¿Quién iba a saber que una palabra de apenas tres letras entrañaría tantos significados? Tanto amor, tanta lucha, tanta felicidad, tanta rabia, tantas personas. La escribí por primera vez cuando tenía 14 o 15 años. Estrenábamos internet en casa y fue mi primera búsqueda. En Altavista, porque en aquellos tiempos remotos ni siquiera Google existía, o yo era tan inexperto que incluso eso lo desconocía. Tres dedos temblorosos sobre tres teclas. Y la palabra por fin en pantalla.

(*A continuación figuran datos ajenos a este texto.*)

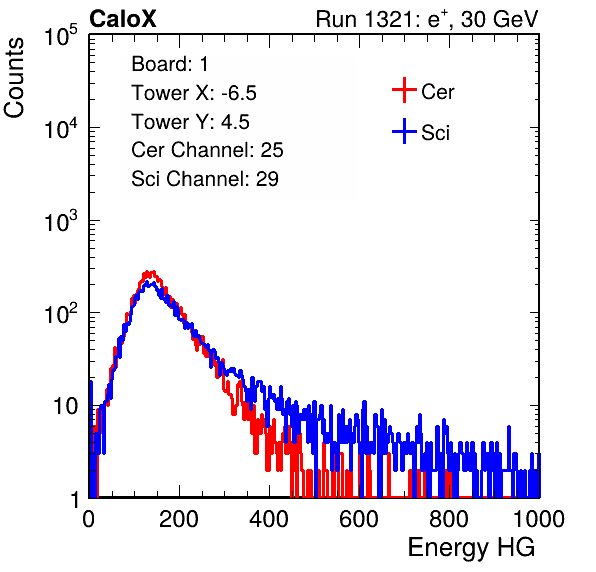 CaloX

Run 1321: $e^{+}$, 30 GeV

Counts

$10^5$

$10^4$

$10^3$

$10^2$

10

1

Board: 1

Tower X: -6.5

Tower Y: 4.5

Cer Channel: 25

Sci Channel: 29

Cer

Sci

0

200

400

600

800

1000

Energy HG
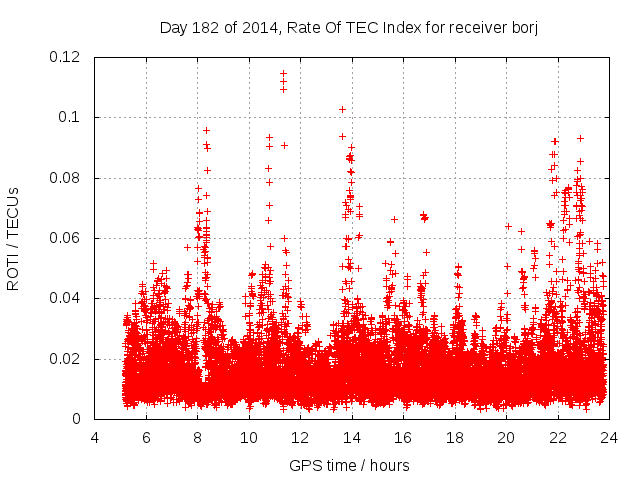 Day 182 of 2014, Rate Of TEC Index for receiver borj

ROTI / TECUs

0.12
0.1
0.08
0.06
0.04
0.02
0

4 6 8 10 12 14 16 18 20 22 24

GPS time / hours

Esa palabra, mi palabra. La que me definía. Y al pulsar enter, la confirmación. A esas alturas la palabra ya la conocía de sobras, claro, esa y los múltiples sinónimos que utilizaban a diario en la televisión, en la prensa, los demás en el colegio. Una palabra que me provocaba curiosidad, que me atraía como el canto de una sirena, pero con la que aún no me identificaba. Hablaba de otro mundo, un mundo paralelo al que yo no sabía cómo llegar. Quizá por eso me sentía tan solo. Mis compañeros me esperaban en una isla para la que yo no tenía ningún mapa. Ni mapa ni forma de preguntar el camino.
Hasta que apareció internet. Aquella tarde, aprovechando que estaba solo, me encerré en el despacho de casa y la tecleé. La palabra clave. Una contraseña pronunciada sin saber muy bien por qué, pero intuyendo su importancia. El vértigo de notar que no habrá vuelta atrás. Sí: al ver aquellas imágenes y aquellos textos en pantalla, supe que ya no estaba en Kansas. Llegaban a mi vida todos los colores, después de tanto tiempo buscándolos. Tecleé más allá del arcoíris y eché a andar, orgulloso al fin de saber quién era.